I would argue that it is more like there is one
instance of the Project, and it is Ant that goes away
between builds. Now this isn't really correct as Ant
is just an API as far as the GUI is concerned. What
really goes away is the thread of execution that is
the "build process". a) The GUI starts a new thread in
which the build runs. b) The GUI reports on all the
BuildEvent objects it has registered for. c) The GUI
reenables editing functions once the build thread has
stopped.
 
> This is not all is needed, you probably will need a
> way to catch
> requests from ANT to execute other projects that it
> trys to build
> using <callant> and <ant>. So there should be an API
> for ANT to ask
> for it, that the gui can intercept and look at its
> onw repository of
> DOM in memory subprojects. So that they are
> retrieved from the GUIs
> DOM representation.
> 

As long as sub-builds aren't executed in a forked JVM,
the GUI should get all this information via the
BuildListener interface that it registers.

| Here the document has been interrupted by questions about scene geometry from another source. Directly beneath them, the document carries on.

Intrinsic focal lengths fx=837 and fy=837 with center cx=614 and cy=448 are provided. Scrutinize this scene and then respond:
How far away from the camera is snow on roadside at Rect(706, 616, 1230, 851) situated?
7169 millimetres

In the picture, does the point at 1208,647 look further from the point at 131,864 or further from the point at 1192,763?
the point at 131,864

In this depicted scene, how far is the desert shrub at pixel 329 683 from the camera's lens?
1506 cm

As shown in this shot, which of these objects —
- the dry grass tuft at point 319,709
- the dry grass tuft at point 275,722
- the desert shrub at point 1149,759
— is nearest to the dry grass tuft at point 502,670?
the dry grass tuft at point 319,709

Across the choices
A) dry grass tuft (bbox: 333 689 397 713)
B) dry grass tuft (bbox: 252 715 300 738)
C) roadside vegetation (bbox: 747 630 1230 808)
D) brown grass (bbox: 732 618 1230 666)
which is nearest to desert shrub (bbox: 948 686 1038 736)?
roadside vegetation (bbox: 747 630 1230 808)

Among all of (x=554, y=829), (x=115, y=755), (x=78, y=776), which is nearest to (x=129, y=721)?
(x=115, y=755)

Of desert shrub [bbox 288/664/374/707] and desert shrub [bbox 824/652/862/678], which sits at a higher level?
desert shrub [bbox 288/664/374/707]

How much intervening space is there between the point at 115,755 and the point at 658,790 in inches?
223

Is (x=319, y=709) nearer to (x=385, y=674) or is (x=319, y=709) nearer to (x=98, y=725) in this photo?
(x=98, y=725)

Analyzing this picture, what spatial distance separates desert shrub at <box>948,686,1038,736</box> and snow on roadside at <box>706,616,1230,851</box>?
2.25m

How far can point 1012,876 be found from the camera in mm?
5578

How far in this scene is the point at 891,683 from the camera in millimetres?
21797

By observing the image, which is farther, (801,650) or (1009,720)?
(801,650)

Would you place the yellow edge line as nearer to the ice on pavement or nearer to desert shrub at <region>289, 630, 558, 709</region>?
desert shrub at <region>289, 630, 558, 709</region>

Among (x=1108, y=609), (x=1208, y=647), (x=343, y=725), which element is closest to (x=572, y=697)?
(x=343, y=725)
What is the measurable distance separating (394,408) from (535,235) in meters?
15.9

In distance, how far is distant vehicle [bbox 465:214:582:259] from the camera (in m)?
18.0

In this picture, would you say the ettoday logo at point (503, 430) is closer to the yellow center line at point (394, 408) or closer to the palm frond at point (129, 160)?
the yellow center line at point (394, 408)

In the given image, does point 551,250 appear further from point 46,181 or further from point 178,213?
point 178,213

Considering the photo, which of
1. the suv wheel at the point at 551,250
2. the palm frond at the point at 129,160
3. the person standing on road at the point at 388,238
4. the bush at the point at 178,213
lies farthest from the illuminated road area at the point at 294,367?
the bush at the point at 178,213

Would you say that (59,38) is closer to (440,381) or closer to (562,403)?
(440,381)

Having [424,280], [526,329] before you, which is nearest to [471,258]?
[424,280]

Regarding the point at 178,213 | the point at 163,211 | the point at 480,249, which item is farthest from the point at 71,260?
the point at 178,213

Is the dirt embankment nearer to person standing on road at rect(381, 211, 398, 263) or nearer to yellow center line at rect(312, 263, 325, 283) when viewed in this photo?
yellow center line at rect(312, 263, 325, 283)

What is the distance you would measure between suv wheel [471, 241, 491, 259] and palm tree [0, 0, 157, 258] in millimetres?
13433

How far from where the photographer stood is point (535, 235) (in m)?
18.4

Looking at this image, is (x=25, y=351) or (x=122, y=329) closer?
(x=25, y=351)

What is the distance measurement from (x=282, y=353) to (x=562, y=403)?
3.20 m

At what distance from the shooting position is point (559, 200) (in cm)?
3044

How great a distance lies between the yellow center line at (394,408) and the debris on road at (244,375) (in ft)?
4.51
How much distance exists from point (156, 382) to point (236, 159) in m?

> But all that can be done without manipulating ANTs
> internal representation.

Again, during a build I don't see manipulation of the
data model as a desired feature.


> This is exactly what the code above does, the
> difference is that
> your datastructures and ANTs are separate. If you
> decide to make big
> changes or ANTs does, as long as the XML and ANTs
> semantics
> remains the same no one is affected by the other
> changes.

What I'm hoping for is the same data structures so
that if "bug changes" are made, they only have to be
made in one place.


> If the datastructures are different, we still need a
> way
> for the GUI to find out what is going on during the
> execution
> of the build, like for doing tracing of the
> execution.

I think the BuildListener and BuildEvent APIs provide
all that is needed.

> 
> So you want the GUI to be able to listen for events
> and being able
> to associate identify which object in its DOM
> representation should
> be affected by the event produced by ANT. I am not
> sure that the
> current Listener API is informative enough.
> 

The current BuildEvent API allows you to get the
current Task, Project, etc. so if Ant and the GUI are
sharing the same API then objects reported by the
BuildEvent will be resolvable in the GUI
automatically.

> The idea I was thinking was to decorate the DOM with
> IDs which are
> stored in a table or something, and have the
> Listener events return
> those IDs as part of the even stream. With this the
> GUI will be able to
> correlate the two representations.
> 

Again, if the BuildEvent is reporting status on
objects that the GUI already has references to, this
is taken care of without the use of IDs.